### Set problem
Produce an exact copy of the lines from the line that contains "Is platform [bbox" to the end of the listing below.

Records from a collection:
------------------------

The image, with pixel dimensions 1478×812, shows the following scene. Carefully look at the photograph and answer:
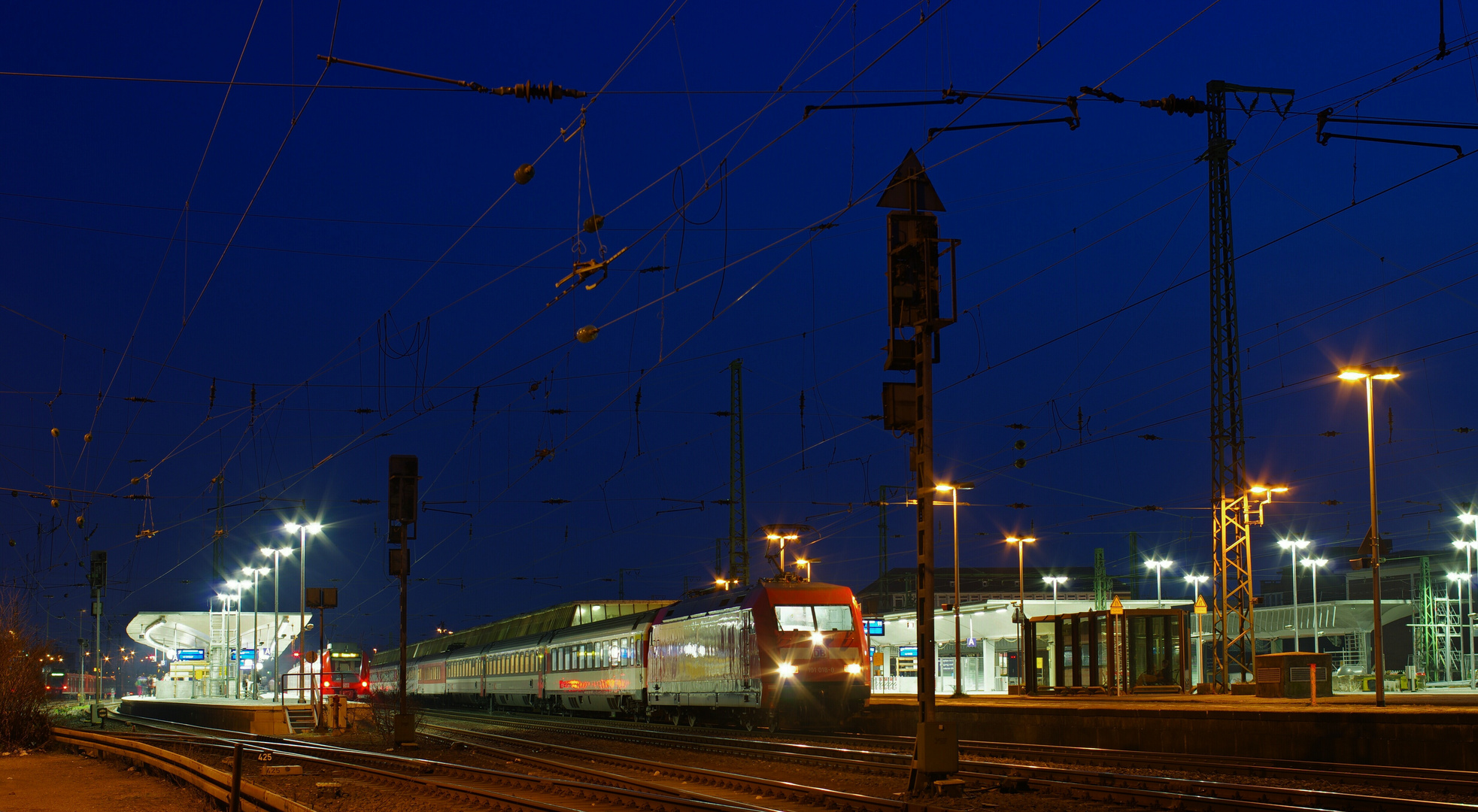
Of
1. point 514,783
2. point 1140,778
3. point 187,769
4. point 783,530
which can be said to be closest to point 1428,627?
point 783,530

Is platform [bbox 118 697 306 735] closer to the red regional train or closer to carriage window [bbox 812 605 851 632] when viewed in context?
the red regional train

------------------------

### Expected output
Is platform [bbox 118 697 306 735] closer to the red regional train or closer to carriage window [bbox 812 605 851 632] when viewed in context?
the red regional train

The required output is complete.